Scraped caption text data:
⟨

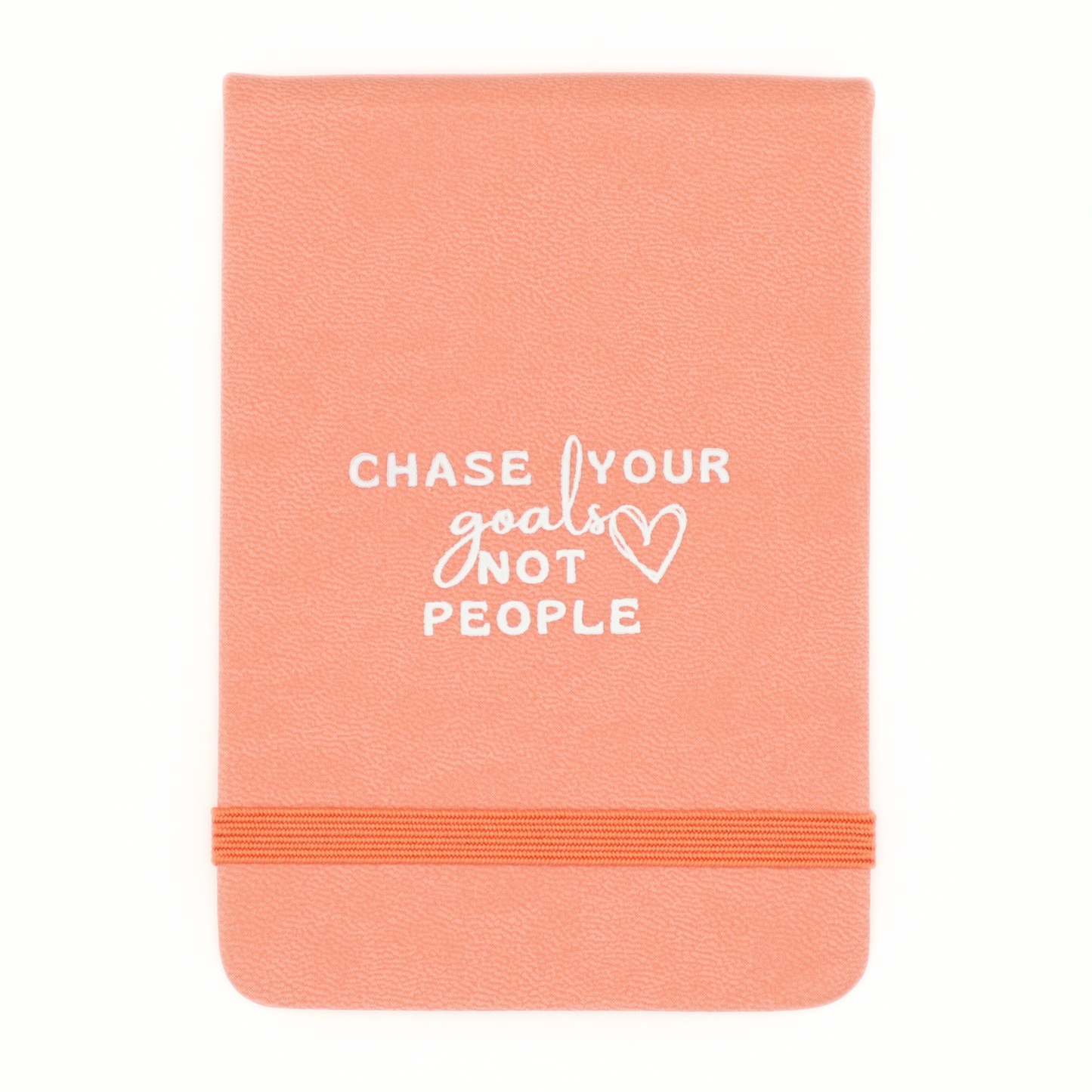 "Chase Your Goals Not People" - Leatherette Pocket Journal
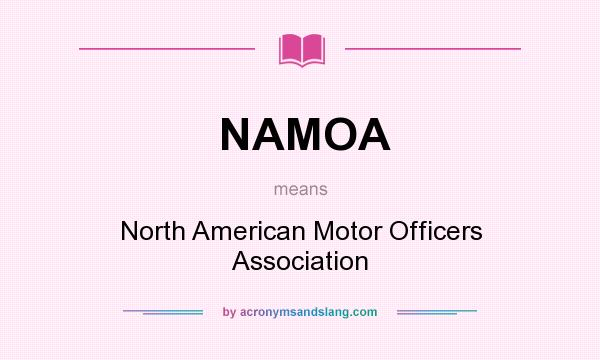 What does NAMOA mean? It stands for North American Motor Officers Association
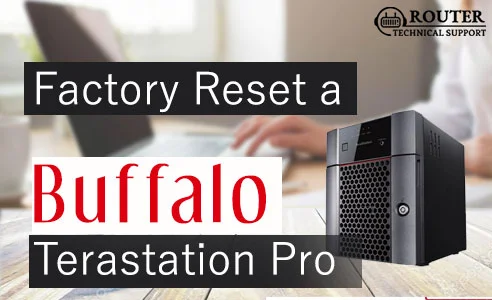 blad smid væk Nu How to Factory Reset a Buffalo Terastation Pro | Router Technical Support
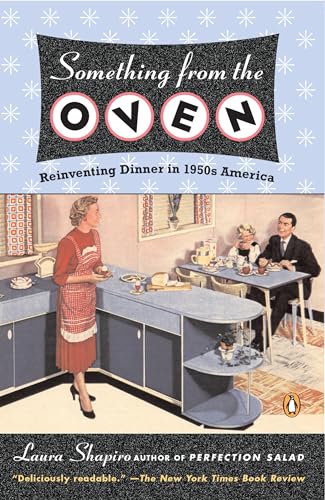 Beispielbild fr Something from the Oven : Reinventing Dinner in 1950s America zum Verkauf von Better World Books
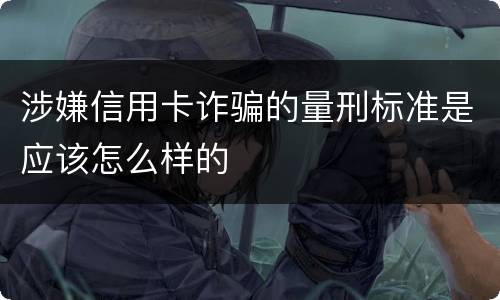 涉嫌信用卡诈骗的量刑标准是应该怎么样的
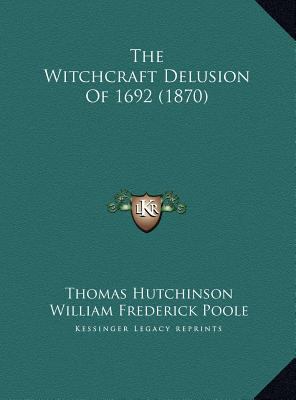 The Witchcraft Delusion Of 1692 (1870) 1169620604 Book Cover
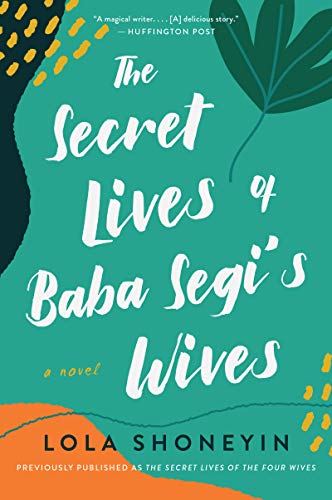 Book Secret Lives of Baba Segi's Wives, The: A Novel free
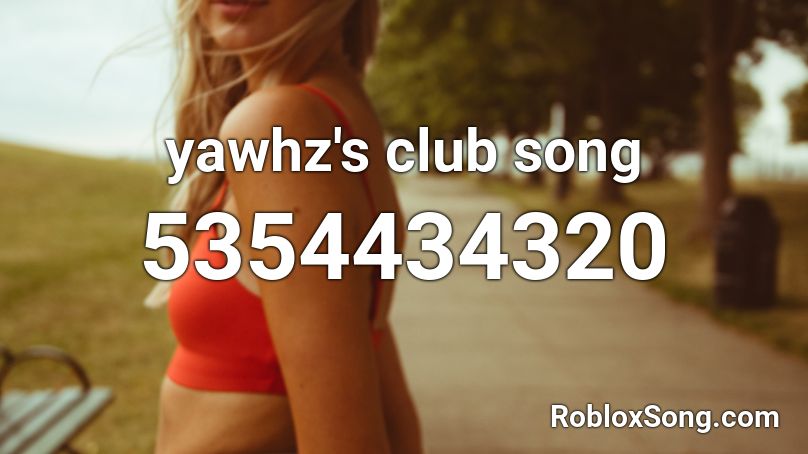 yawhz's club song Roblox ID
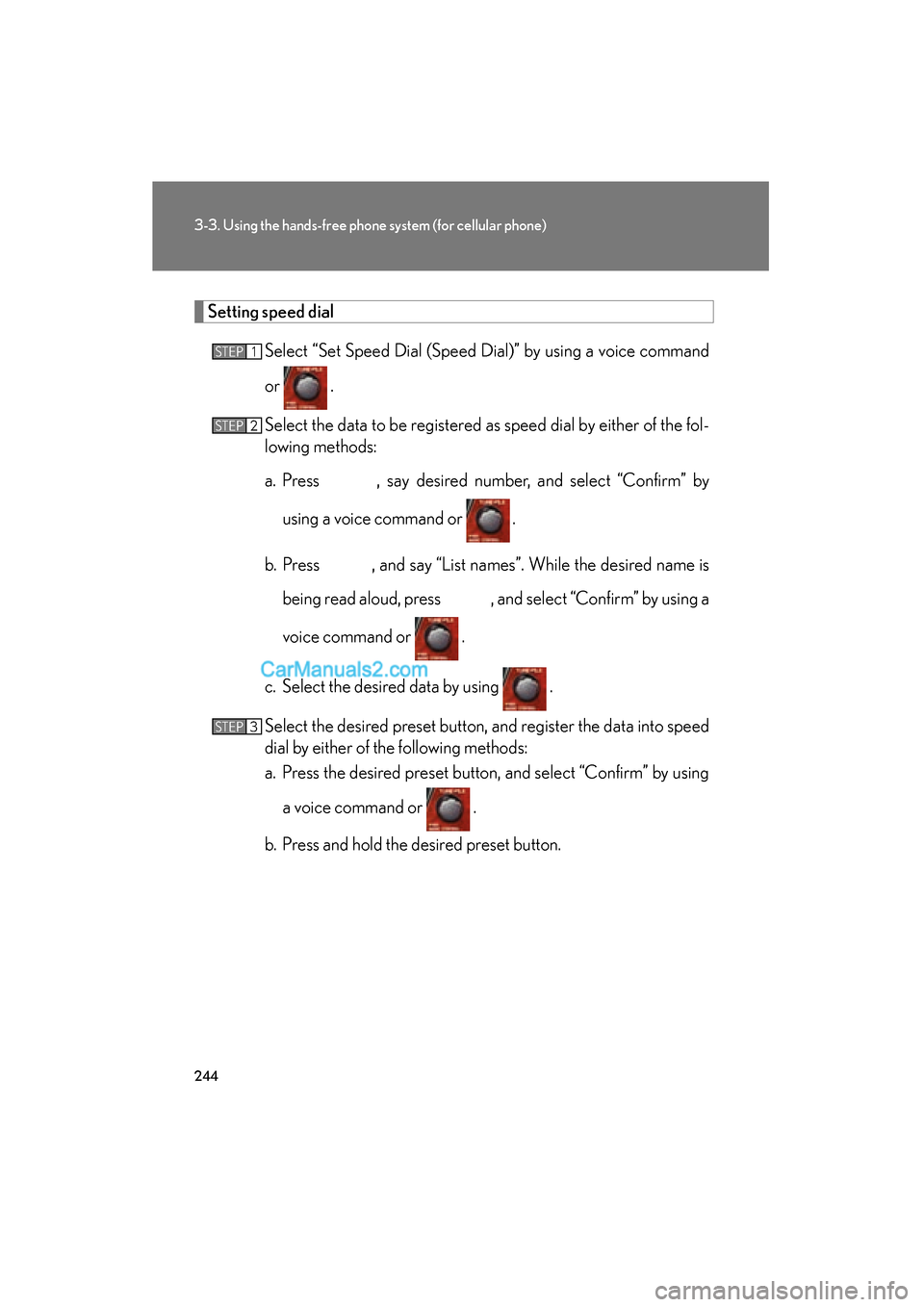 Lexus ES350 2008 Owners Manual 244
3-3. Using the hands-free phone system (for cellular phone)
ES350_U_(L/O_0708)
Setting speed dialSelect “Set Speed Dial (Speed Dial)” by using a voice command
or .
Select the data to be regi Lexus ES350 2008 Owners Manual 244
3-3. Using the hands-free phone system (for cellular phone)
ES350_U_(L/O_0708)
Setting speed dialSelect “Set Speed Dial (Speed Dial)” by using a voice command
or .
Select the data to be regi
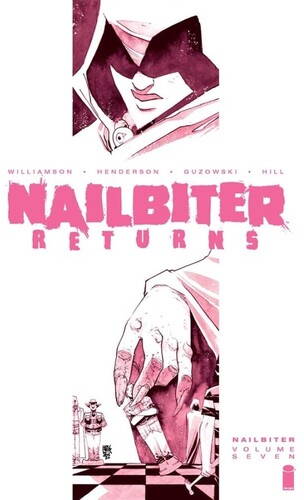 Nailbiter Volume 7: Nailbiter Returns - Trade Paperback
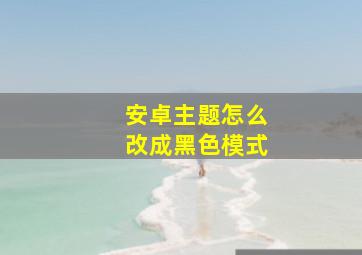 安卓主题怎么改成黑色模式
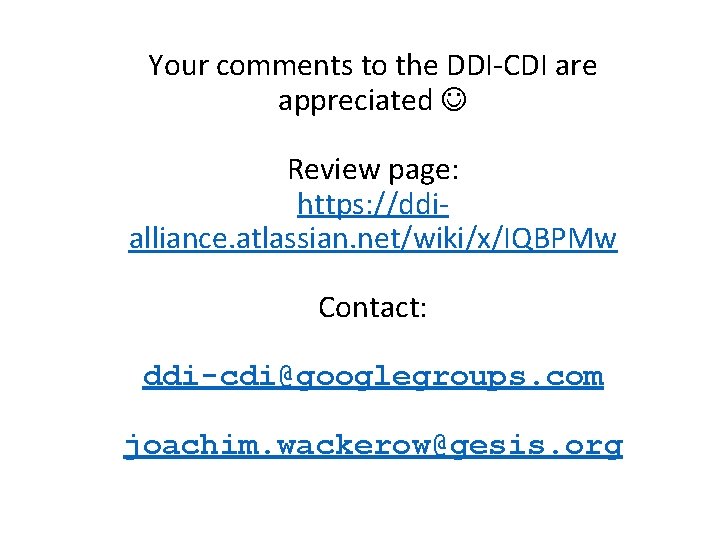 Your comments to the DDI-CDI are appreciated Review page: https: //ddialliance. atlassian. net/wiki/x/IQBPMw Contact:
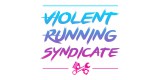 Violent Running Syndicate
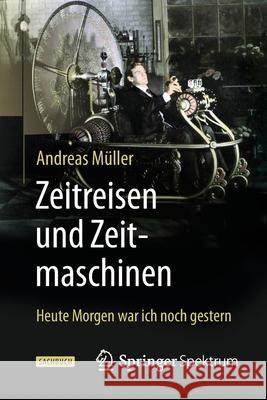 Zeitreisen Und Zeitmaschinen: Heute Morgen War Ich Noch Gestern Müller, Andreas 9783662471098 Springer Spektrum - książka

⟩

#### Problem details
From the first line to the last, copy the records exactly and skip the pictures.

#### Answer to the exercise
 "Chase Your Goals Not People" - Leatherette Pocket Journal
 What does NAMOA mean? It stands for North American Motor Officers Association
 blad smid væk Nu How to Factory Reset a Buffalo Terastation Pro | Router Technical Support
 Beispielbild fr Something from the Oven : Reinventing Dinner in 1950s America zum Verkauf von Better World Books
 涉嫌信用卡诈骗的量刑标准是应该怎么样的
 The Witchcraft Delusion Of 1692 (1870) 1169620604 Book Cover
 Book Secret Lives of Baba Segi's Wives, The: A Novel free
 yawhz's club song Roblox ID
 Lexus ES350 2008 Owners Manual 244
3-3. Using the hands-free phone system (for cellular phone)
ES350_U_(L/O_0708)
Setting speed dialSelect “Set Speed Dial (Speed Dial)” by using a voice command
or .
Select the data to be regi Lexus ES350 2008 Owners Manual 244
3-3. Using the hands-free phone system (for cellular phone)
ES350_U_(L/O_0708)
Setting speed dialSelect “Set Speed Dial (Speed Dial)” by using a voice command
or .
Select the data to be regi
 Nailbiter Volume 7: Nailbiter Returns - Trade Paperback
 安卓主题怎么改成黑色模式
 Your comments to the DDI-CDI are appreciated Review page: https: //ddialliance. atlassian. net/wiki/x/IQBPMw Contact:
 Violent Running Syndicate
 Zeitreisen Und Zeitmaschinen: Heute Morgen War Ich Noch Gestern Müller, Andreas 9783662471098 Springer Spektrum - książka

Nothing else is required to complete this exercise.